* **How to complete this task**
Output each line of the data below exactly, omitting any image.

* **Records supplied**
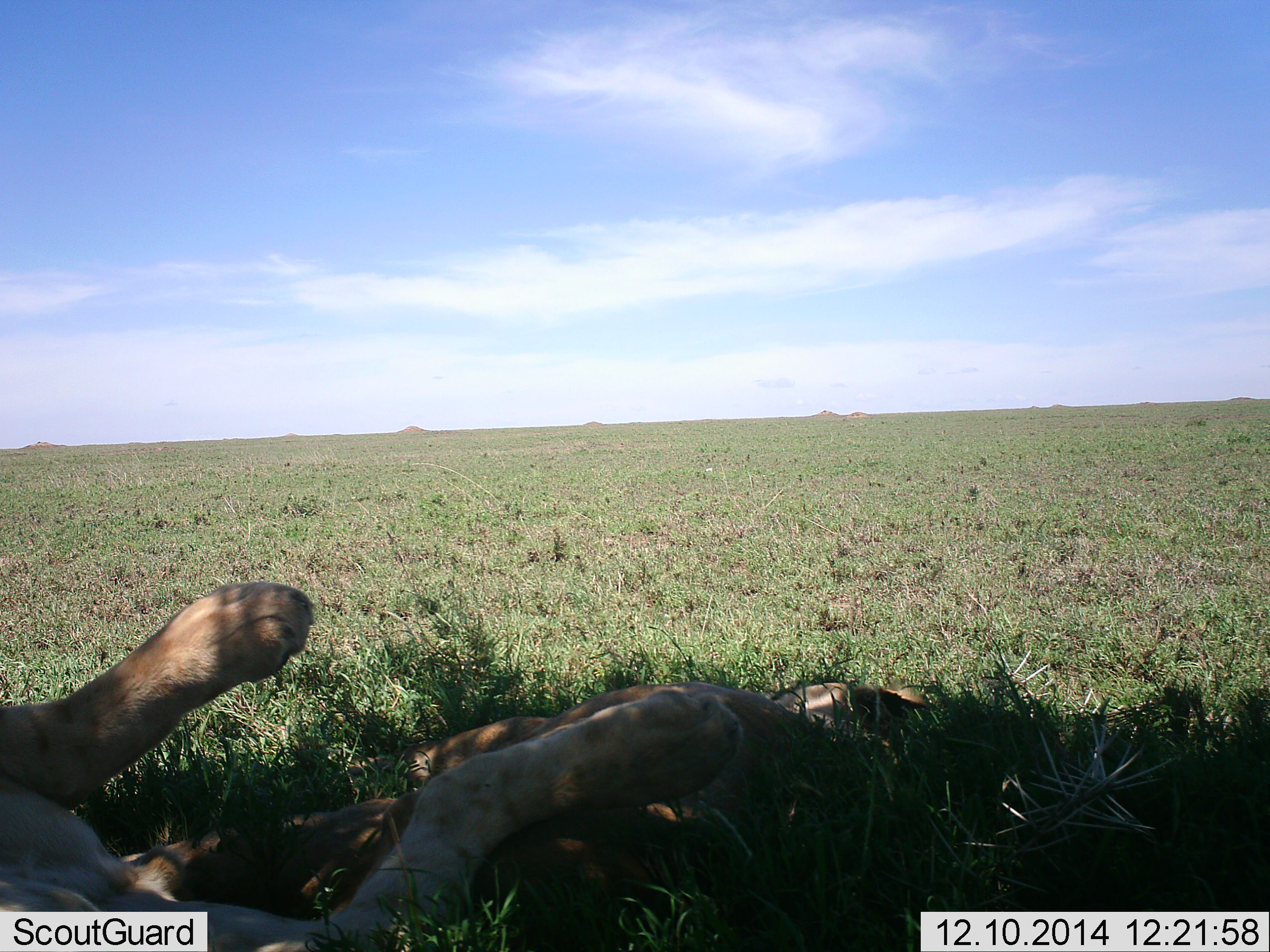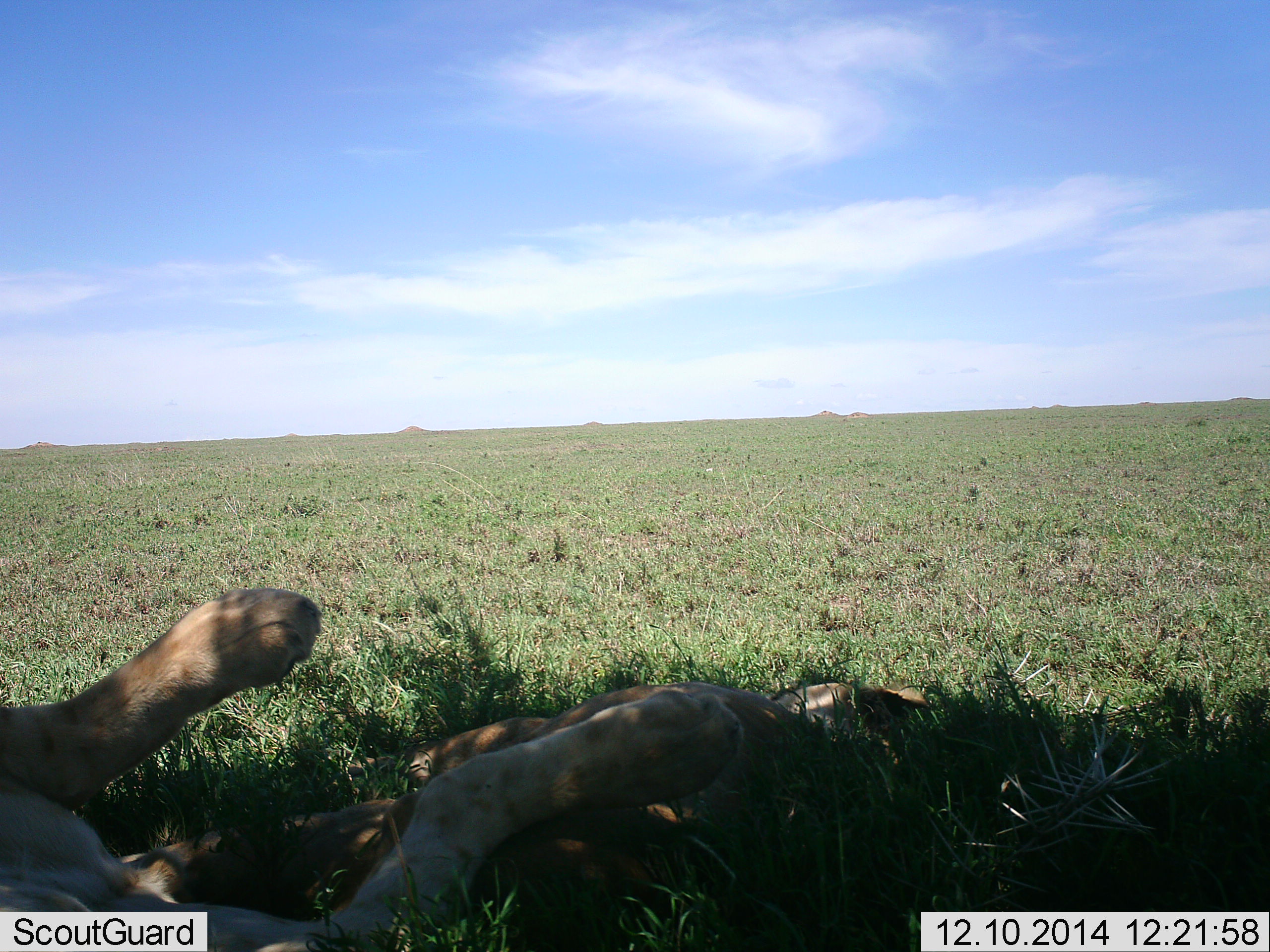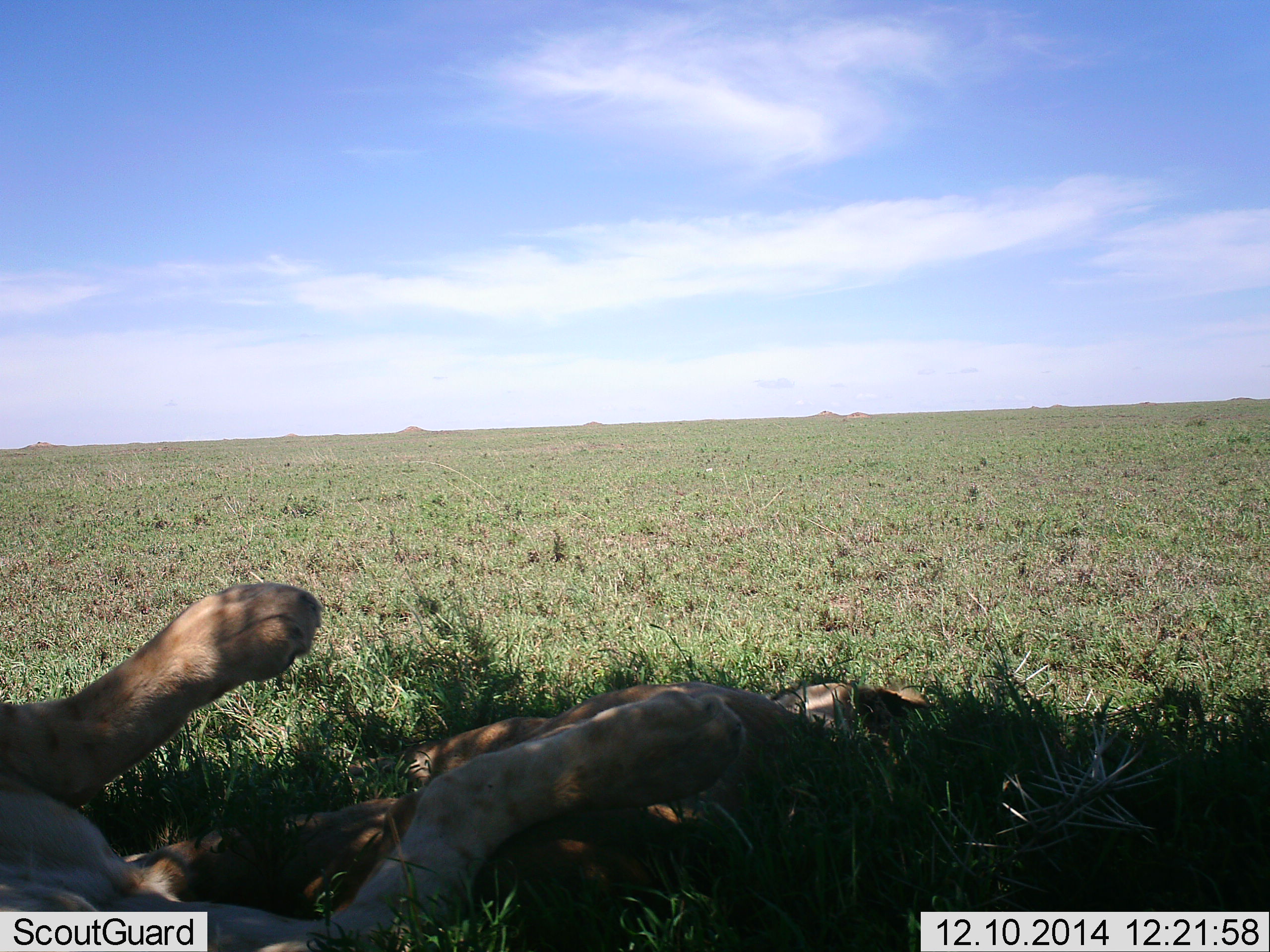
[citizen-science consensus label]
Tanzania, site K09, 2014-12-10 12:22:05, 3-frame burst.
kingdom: Animalia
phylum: Chordata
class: Mammalia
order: Carnivora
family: Felidae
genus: Panthera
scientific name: Panthera leo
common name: lion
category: lionfemale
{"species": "lionfemale (lion) (Panthera leo)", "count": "2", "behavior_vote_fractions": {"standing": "0%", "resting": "100%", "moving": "0%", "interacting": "0%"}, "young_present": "0%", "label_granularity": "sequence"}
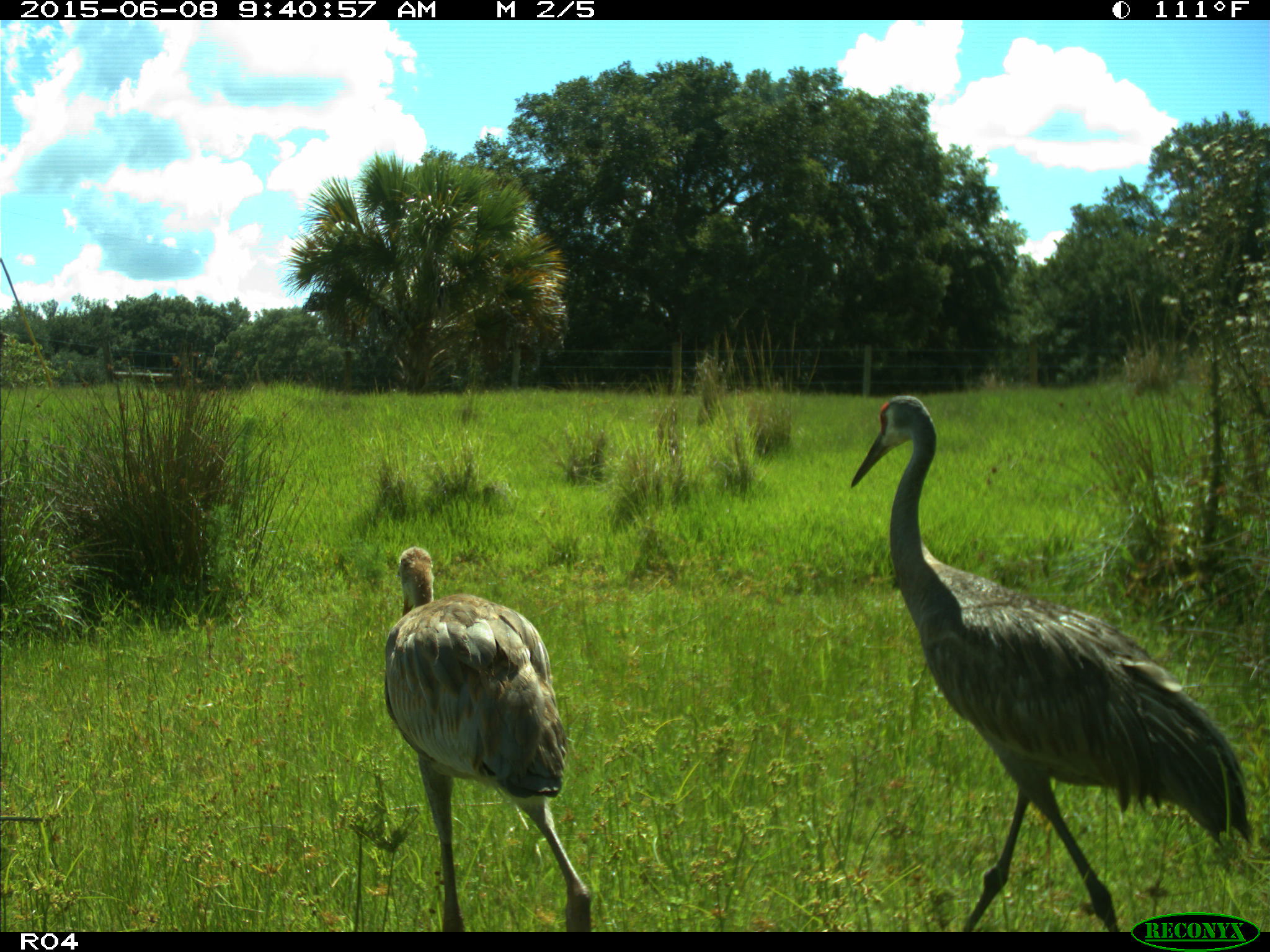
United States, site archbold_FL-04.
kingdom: Animalia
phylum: Chordata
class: Aves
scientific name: Aves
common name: birds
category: unidentified bird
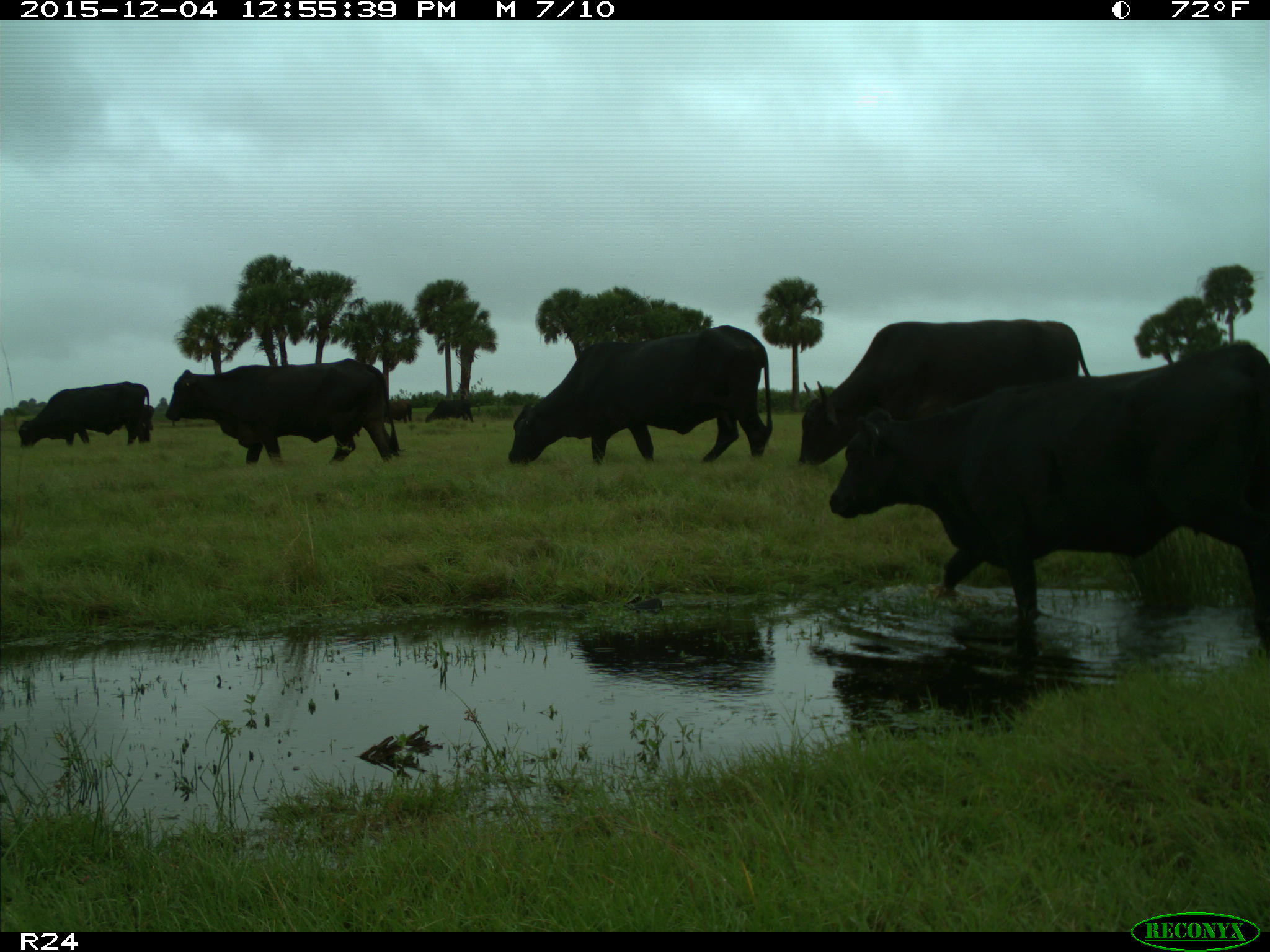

* **Solution for this problem**
[citizen-science consensus label]
Tanzania, site K09, 2014-12-10 12:22:05, 3-frame burst.
kingdom: Animalia
phylum: Chordata
class: Mammalia
order: Carnivora
family: Felidae
genus: Panthera
scientific name: Panthera leo
common name: lion
category: lionfemale
{"species": "lionfemale (lion) (Panthera leo)", "count": "2", "behavior_vote_fractions": {"standing": "0%", "resting": "100%", "moving": "0%", "interacting": "0%"}, "young_present": "0%", "label_granularity": "sequence"}
United States, site archbold_FL-04.
kingdom: Animalia
phylum: Chordata
class: Aves
scientific name: Aves
common name: birds
category: unidentified bird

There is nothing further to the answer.